Esther Jacobs, founder of marine conservation charity Keep Fun Alive, and one of the first to see Stopforth’s footage, said: “It was heartbreaking to witness one of the ocean’s biggest predators being defeated so easily. “

A helicopter crew witnessed three more casualties that day.. Just as in Gansbaai, Mossel Bay’s surviving white sharks left the area. No one came back for 45 days.

Finally, in the following June, Port and starboard also returned. to Mosel Bay. Jacobs was among those who boarded the boat to observe them. When they approached the pair, there was a distinct, pungent smell of shark liver in the air, indicating a recent kill.

Suddenly, a juvenile white shark appears and charges to starboard.

“It was amazing and unsettling.
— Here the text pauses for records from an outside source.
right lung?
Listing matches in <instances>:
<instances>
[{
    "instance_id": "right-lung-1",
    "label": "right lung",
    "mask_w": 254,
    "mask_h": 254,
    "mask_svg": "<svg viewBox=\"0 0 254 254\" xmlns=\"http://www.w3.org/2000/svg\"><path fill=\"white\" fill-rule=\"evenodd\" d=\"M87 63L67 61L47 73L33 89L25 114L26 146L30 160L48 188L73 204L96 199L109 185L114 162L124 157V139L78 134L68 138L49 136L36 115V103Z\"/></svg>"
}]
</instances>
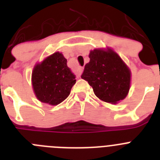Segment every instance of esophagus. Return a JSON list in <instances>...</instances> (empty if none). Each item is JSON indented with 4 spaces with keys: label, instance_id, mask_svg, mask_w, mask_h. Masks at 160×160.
<instances>
[{
    "label": "esophagus",
    "instance_id": "1",
    "mask_svg": "<svg viewBox=\"0 0 160 160\" xmlns=\"http://www.w3.org/2000/svg\"><path fill=\"white\" fill-rule=\"evenodd\" d=\"M82 70V68H80V69H79V70H78V73H80V72H81Z\"/></svg>",
    "mask_w": 160,
    "mask_h": 160
}]
</instances>
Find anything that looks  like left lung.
<instances>
[{
    "mask_svg": "<svg viewBox=\"0 0 160 160\" xmlns=\"http://www.w3.org/2000/svg\"><path fill=\"white\" fill-rule=\"evenodd\" d=\"M89 58L81 77L88 82L94 94L109 103L124 99L130 89L131 72L121 58L111 49H94Z\"/></svg>",
    "mask_w": 160,
    "mask_h": 160,
    "instance_id": "obj_1",
    "label": "left lung"
}]
</instances>
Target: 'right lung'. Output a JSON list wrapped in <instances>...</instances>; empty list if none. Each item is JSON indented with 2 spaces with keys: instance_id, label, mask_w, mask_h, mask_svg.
Returning a JSON list of instances; mask_svg holds the SVG:
<instances>
[{
  "instance_id": "right-lung-1",
  "label": "right lung",
  "mask_w": 160,
  "mask_h": 160,
  "mask_svg": "<svg viewBox=\"0 0 160 160\" xmlns=\"http://www.w3.org/2000/svg\"><path fill=\"white\" fill-rule=\"evenodd\" d=\"M66 63L63 55L57 52L35 66L32 73V87L41 102L55 106L69 96L76 76Z\"/></svg>"
}]
</instances>
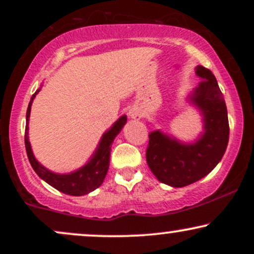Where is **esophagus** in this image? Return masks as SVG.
<instances>
[{"label":"esophagus","instance_id":"1","mask_svg":"<svg viewBox=\"0 0 254 254\" xmlns=\"http://www.w3.org/2000/svg\"><path fill=\"white\" fill-rule=\"evenodd\" d=\"M129 116H130V118H132V119L141 118V113H139V111L137 110L136 107H132V109L129 111Z\"/></svg>","mask_w":254,"mask_h":254}]
</instances>
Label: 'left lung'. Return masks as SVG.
I'll return each instance as SVG.
<instances>
[{"label":"left lung","instance_id":"left-lung-1","mask_svg":"<svg viewBox=\"0 0 254 254\" xmlns=\"http://www.w3.org/2000/svg\"><path fill=\"white\" fill-rule=\"evenodd\" d=\"M196 75L202 81L188 100L202 116L203 132L190 143L160 130L149 133L147 164L159 182L172 188L188 186L210 173L228 145V113L216 78L202 65L196 68Z\"/></svg>","mask_w":254,"mask_h":254}]
</instances>
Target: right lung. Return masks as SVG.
Masks as SVG:
<instances>
[{
  "label": "right lung",
  "instance_id": "1",
  "mask_svg": "<svg viewBox=\"0 0 254 254\" xmlns=\"http://www.w3.org/2000/svg\"><path fill=\"white\" fill-rule=\"evenodd\" d=\"M39 90L40 88L37 89L36 93L32 95L31 101L27 107V112H26L25 147L32 168H33L40 179H43L44 182L48 183L52 188H55L56 190L63 192L65 194L83 196V194L94 191L95 189H98L104 183V179L110 167L111 145H112V142L115 141L116 136L121 132L125 123H127V116L124 115L121 118H118L113 123L112 127L106 132H104L97 149L94 150V153L90 156V159L87 161L86 165H83L82 167H80L76 171L70 172V173H55V172L44 167L36 159L33 150H32L30 138H28V123H30L31 106L36 95L39 93Z\"/></svg>",
  "mask_w": 254,
  "mask_h": 254
}]
</instances>
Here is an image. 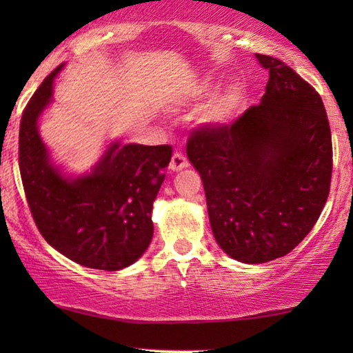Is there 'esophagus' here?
Returning a JSON list of instances; mask_svg holds the SVG:
<instances>
[{
  "label": "esophagus",
  "instance_id": "34e87169",
  "mask_svg": "<svg viewBox=\"0 0 353 353\" xmlns=\"http://www.w3.org/2000/svg\"><path fill=\"white\" fill-rule=\"evenodd\" d=\"M190 165V162H188V159L183 156L181 152H175L173 154L172 161H170V170L172 172H180L183 168H186Z\"/></svg>",
  "mask_w": 353,
  "mask_h": 353
}]
</instances>
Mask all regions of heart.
<instances>
[{"instance_id":"1","label":"heart","mask_w":353,"mask_h":353,"mask_svg":"<svg viewBox=\"0 0 353 353\" xmlns=\"http://www.w3.org/2000/svg\"><path fill=\"white\" fill-rule=\"evenodd\" d=\"M216 90V81L205 79L201 81L194 91L196 98H210ZM241 104H243V93L239 88H230L226 90L223 94H220L214 103L210 104V108L205 112V120L209 123L214 125H226L236 117V114L239 112Z\"/></svg>"}]
</instances>
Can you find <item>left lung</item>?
<instances>
[{"instance_id": "obj_1", "label": "left lung", "mask_w": 353, "mask_h": 353, "mask_svg": "<svg viewBox=\"0 0 353 353\" xmlns=\"http://www.w3.org/2000/svg\"><path fill=\"white\" fill-rule=\"evenodd\" d=\"M255 57L270 72L260 104L231 125L197 128L186 148L204 183L215 241L243 263L283 257L310 233L332 172L320 94L284 62Z\"/></svg>"}]
</instances>
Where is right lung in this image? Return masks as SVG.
<instances>
[{
	"label": "right lung",
	"mask_w": 353,
	"mask_h": 353,
	"mask_svg": "<svg viewBox=\"0 0 353 353\" xmlns=\"http://www.w3.org/2000/svg\"><path fill=\"white\" fill-rule=\"evenodd\" d=\"M62 67L43 80L22 114L19 168L23 191L48 244L83 267L117 272L137 262L151 244L152 204L172 148L112 141L88 173L65 175L38 132Z\"/></svg>",
	"instance_id": "obj_1"
}]
</instances>
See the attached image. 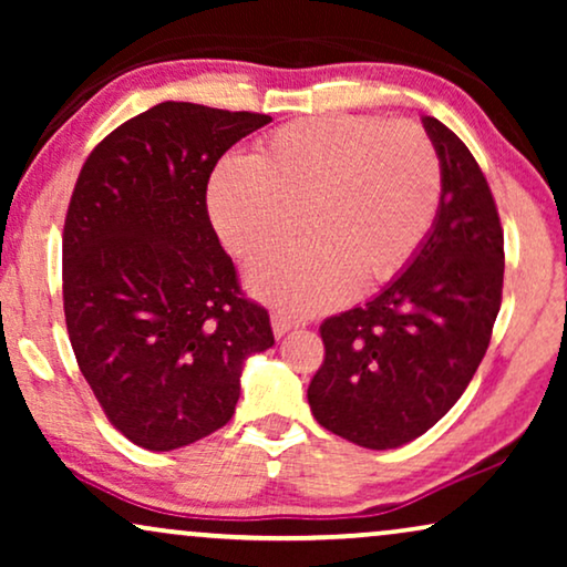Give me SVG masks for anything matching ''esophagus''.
Returning a JSON list of instances; mask_svg holds the SVG:
<instances>
[{
	"label": "esophagus",
	"mask_w": 567,
	"mask_h": 567,
	"mask_svg": "<svg viewBox=\"0 0 567 567\" xmlns=\"http://www.w3.org/2000/svg\"><path fill=\"white\" fill-rule=\"evenodd\" d=\"M270 324H274V336L276 338H284L286 332L289 330H293V328H299V320H291L289 315H284V312H276L274 317H270Z\"/></svg>",
	"instance_id": "obj_1"
}]
</instances>
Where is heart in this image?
<instances>
[{"label":"heart","mask_w":567,"mask_h":567,"mask_svg":"<svg viewBox=\"0 0 567 567\" xmlns=\"http://www.w3.org/2000/svg\"><path fill=\"white\" fill-rule=\"evenodd\" d=\"M441 165L415 123L324 115L278 128L252 159L219 162L208 181L216 235L252 262L312 237L247 274L252 297L293 315L338 307L392 278L439 212Z\"/></svg>","instance_id":"b5f03b06"}]
</instances>
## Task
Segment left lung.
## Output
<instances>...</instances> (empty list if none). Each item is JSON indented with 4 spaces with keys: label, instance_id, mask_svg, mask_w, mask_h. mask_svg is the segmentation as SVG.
I'll list each match as a JSON object with an SVG mask.
<instances>
[{
    "label": "left lung",
    "instance_id": "obj_1",
    "mask_svg": "<svg viewBox=\"0 0 567 567\" xmlns=\"http://www.w3.org/2000/svg\"><path fill=\"white\" fill-rule=\"evenodd\" d=\"M441 165L439 212L400 276L363 307L322 322L324 363L307 400L322 429L398 449L436 425L491 343L503 291V229L462 138L423 115Z\"/></svg>",
    "mask_w": 567,
    "mask_h": 567
}]
</instances>
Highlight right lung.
I'll list each match as a JSON object with an SVG mask.
<instances>
[{
  "instance_id": "obj_1",
  "label": "right lung",
  "mask_w": 567,
  "mask_h": 567,
  "mask_svg": "<svg viewBox=\"0 0 567 567\" xmlns=\"http://www.w3.org/2000/svg\"><path fill=\"white\" fill-rule=\"evenodd\" d=\"M270 121L167 100L105 136L76 177L64 224L69 340L111 423L150 452L227 425L245 361L274 346L206 208L221 154Z\"/></svg>"
}]
</instances>
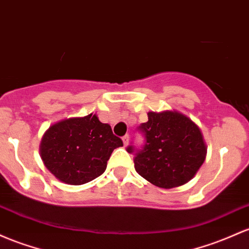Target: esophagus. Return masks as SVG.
I'll return each instance as SVG.
<instances>
[{"label":"esophagus","mask_w":249,"mask_h":249,"mask_svg":"<svg viewBox=\"0 0 249 249\" xmlns=\"http://www.w3.org/2000/svg\"><path fill=\"white\" fill-rule=\"evenodd\" d=\"M129 135H125L124 137H123V143H124V146H127V144H129Z\"/></svg>","instance_id":"1"}]
</instances>
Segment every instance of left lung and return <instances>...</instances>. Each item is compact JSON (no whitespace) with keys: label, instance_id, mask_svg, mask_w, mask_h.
Wrapping results in <instances>:
<instances>
[{"label":"left lung","instance_id":"8db88e82","mask_svg":"<svg viewBox=\"0 0 249 249\" xmlns=\"http://www.w3.org/2000/svg\"><path fill=\"white\" fill-rule=\"evenodd\" d=\"M147 118L138 127L145 137L144 145L126 149L135 152L136 171L164 189L185 184L206 160L207 145L200 127L177 111L149 112Z\"/></svg>","mask_w":249,"mask_h":249}]
</instances>
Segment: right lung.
Wrapping results in <instances>:
<instances>
[{
  "instance_id": "obj_1",
  "label": "right lung",
  "mask_w": 249,
  "mask_h": 249,
  "mask_svg": "<svg viewBox=\"0 0 249 249\" xmlns=\"http://www.w3.org/2000/svg\"><path fill=\"white\" fill-rule=\"evenodd\" d=\"M123 141L97 114L61 120L43 135L40 155L43 164L59 181L80 185L105 171L114 149Z\"/></svg>"
}]
</instances>
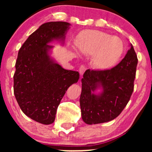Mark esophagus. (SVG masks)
Segmentation results:
<instances>
[{"mask_svg":"<svg viewBox=\"0 0 152 152\" xmlns=\"http://www.w3.org/2000/svg\"><path fill=\"white\" fill-rule=\"evenodd\" d=\"M86 67L84 65H82L80 66V68H79V72H80V74L81 75H82L84 74V72L86 71Z\"/></svg>","mask_w":152,"mask_h":152,"instance_id":"1","label":"esophagus"}]
</instances>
The sheer power of starboard was on full display as it held the shark tightly, even as it was thrashing around,” recalls Jacobs. . “We watched in stunned silence as he finally released the shark.”

Orcas rip apart sharks’ torsos to eat their livers. Photo: Drone Fanatic SA

The shark died in just two minutes, consuming its liver. Another carcass washed ashore the next morning, bringing the death toll to at least three white sharks.


TToday, Mossel Bay’s great white sharks have all but disappeared. “Since the 2023 event, they haven’t come back in any meaningful way,” says Jacobs. “As far as I know, there have been less than 10 confirmed observations in 2024.”

The disappearance of great whites from the area has also served as a microcosm of what happens when sharks disappear from food chains. Great white sharks are often considered “Doctors of the Sea” This is clearly evident from their absence as their preferred prey population in South Africa. Cape fur sealand Bronze Whaler Shark Gansbai has increased.

This explosion of predator species may represent what ecologists call a trophic cascade, where the loss of a predator moves down the food chain, unbalancing the ecosystem.

A great white shark carcass washed ashore in Gansbaai. Loss of predators can reset the food chain. Photo: Drone Fanatic SA

Towner noted that the seals, which are no longer endangered, “have become much bolder, some even predating the critically endangered African penguin”. The absence of sharks can also bring disease: Since June 2024, seals in the Western Cape have been infected with rabies, an epidemic. Arrived at Mosel Bay in July.

“In my opinion, if white shark populations were at their previous peak, they could help reduce the rabies situation, because the rabies cells would potentially be easier targets,” says Jacobs. .

These damaged ecosystems could be a dire reflection of the future of our oceans. Something that transcends two arcas. While Port and Starboard provide a dramatic glimpse of how an ecosystem can change rapidly, the greatest threat to extinction of all sharks is from humans.

Recent research by Professor Nicholas Dolvey of Simon Fraser University in Canada has concluded that human activities, particularly overfishing, Global Extinction of Sharks and Rays.

“After more than a decade of work, we now know that global abundance has halved since the 1970s,” says Dolvey. Overfishing kills more than 100 million sharks a year. And More than a third Shark species are in danger of extinction.

Shark fins at a fishing port in Banda Aceh, Indonesia on June 2022. Photo: Chedar Mahuddin/AFP/Getty Images

Without effective fisheries regulations, environmental damage in South Africa could be massive. “If overfishing continues, the future for sharks looks bleak,” Jacobs says.

Towner agrees with and echoes the recommendations for shark conservation in the Dulvy reports: “Strengthen international policies to combat overfishing, expand marine protected areas and promote sustainable fishing practices.” Giving is the key steps.

“It certainly is, if the science is to be heard,” she adds.